Impact of DMBA on ovarian γH2AX localization in lean and obese mice. Following 7 days of exposure to vehicle control (CT) or DMBA, healthy follicles immunostained to detect γH2AX protein (red) in (A), (E), (I) HPL-CT; (B), (F), (J) HPL-DMBA; (C), (G), (K) HPO-CT; and (D), (H), (L) HPO-DMBA were analyzed. Cellular DNA is stained in green. γH2AX abundance was quantified by counting γH2AX foci (indicated by arrows in F-H) in (M) secondary follicles (treatment effect P = 0.48; obesity effect P = 0.08; interaction effect P = 0.41), (N) antral follicles (treatment effect P = 0.18; obesity effect P = 0.06; interaction effect P = 0.28, (O) corpora lutea (treatment effect P = 0.0017; obesity effect P = 0.82; interaction effect P = 0.82), and (P) all growing follicles (treatment effect P = 0.90; obesity effect P = 0.08; interaction effect P = 0.73). Images were captured at 20× magnification.
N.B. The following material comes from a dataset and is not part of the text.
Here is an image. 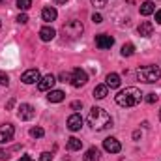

Different letters indicate differences between treatments; P < 0.05; n = 4 ovaries from individual mice per treatment.

Figure 7

Impact of DMBA on oocyte BRCA1 localization in lean and obese mice. Following 7 days of exposure to vehicle control (CT) or DMBA, oocyte membranes of healthy follicles immunostained by BRCA1 (red) in (A) HPL-CT, (B) HPL-DMBA, (C) HPO-CT, and (D) HPO-DMBA were observed. Positive BRCA1 staining was also observed in (E) thecal cells and antral fluid and (F) atretic follicles (indicated by arrows). Cellular DNA is stained in green. Intensities of the BRCA1 stain were quantified in oocytes of (G) primary follicles (treatment effect P = 0.02; obesity effect P = 0.06; interaction effect P = 0.04), (H) secondary follicles (treatment effect P = 0.50; obesity effect P = 0.37; interaction effect P = 0.54), and (I) all follicles combined (treatment effect P = 0.22; obesity effect P = 0.005; interaction effect P = 0.0009), and the averages from each treatment are reported here. Images were captured at 20× magnification. Different letters indicate differences between treatments; P < 0.05; n = 4 ovaries from individual mice per treatment.

Figure 8

Impact of DMBA on oocyte pBRCA1 localization in lean and obese mice. Following 7 days of exposure to vehicle control (CT) or DMBA, immunostaining of pBRCA1 (red) was observed in oocyte nuclei of healthy follicles (indicated by arrows) in (A) HPL-CT, (B) HPL-DMBA, (C) HPO-CT, and (D) HPO-DMBA. Staining of pBRCA1 was also observed in atretic follicles (indicated by arrows) in (E) HPL-CT, (F) HPL-DMBA, (G) HPO-CT, and (H) HPO-DMBA and quantified in (I) (treatment effect P = 0.003; obesity effect P = 0.85; interaction effect P = 0.37). Green stain represents cellular DNA. Images were captured at 20× magnification. n = 4 ovaries from individual mice per treatment.